Os resultados obtidos nesta pesquisa, que apontaram para uma diminuição da QV em diversas dimensões nos doentes renais crónicos em programa regular de hemodiálise quando comparados com a população portuguesa em geral, apontam para a necessidade de implementação de planos de ação para melhoria da QV.
Torna-se primordial desenvolver programas que visem a melhoria da literacia em saúde e de promoção e educação em saúde, uma vez que foi observado que doentes com maior escolaridade apresentaram melhor QV. Ações de informação, orientação e capacitação dos doentes para o autocuidado, bem como o fornecimento de materiais educativos claros e acessíveis são exemplos de possíveis acções.

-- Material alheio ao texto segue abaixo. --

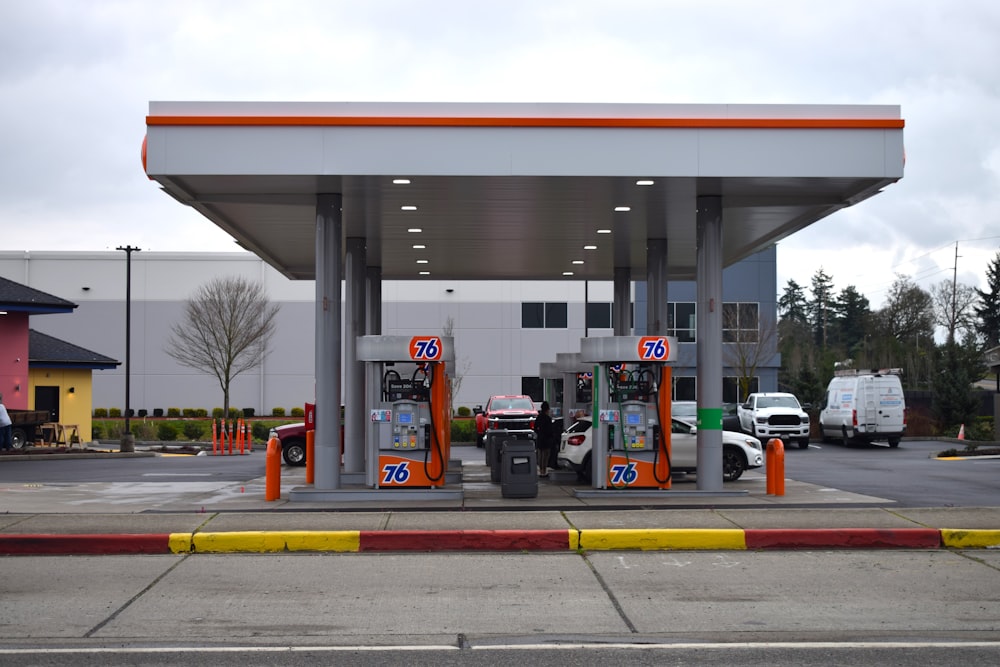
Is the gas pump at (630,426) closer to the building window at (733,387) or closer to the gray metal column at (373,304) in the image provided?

Além disso, é importante abordar cada dimensão da QV de forma isolada, Procurando estratégias específicas para cada uma delas. Por exemplo, programas de intervenção que visem a melhoria da condição física, através de exercícios físicos adequados e acompanhados por profissionais de saúde, podem ter impacto positivo na função física e energia/fadiga dos doentes renais crónicos.
Finalmente, mas certamente não menos importante, a implementação de programas que ofereçam apoio emocional aos doentes, como grupos de apoio psicossocial, terapias de suporte emocional, e a promoção de atividades que estimulem o bem-estar emocional, como terapia ocupacional e práticas de relaxamento.
Sugere-se, em futuras uinvestigações, a realização de estudos longitudinais com desenhos de estudo robustos com recurso a amostras probabilísticasde forma a fornecer resultados e evidências mais robustas para a compreensão da temática em estudo.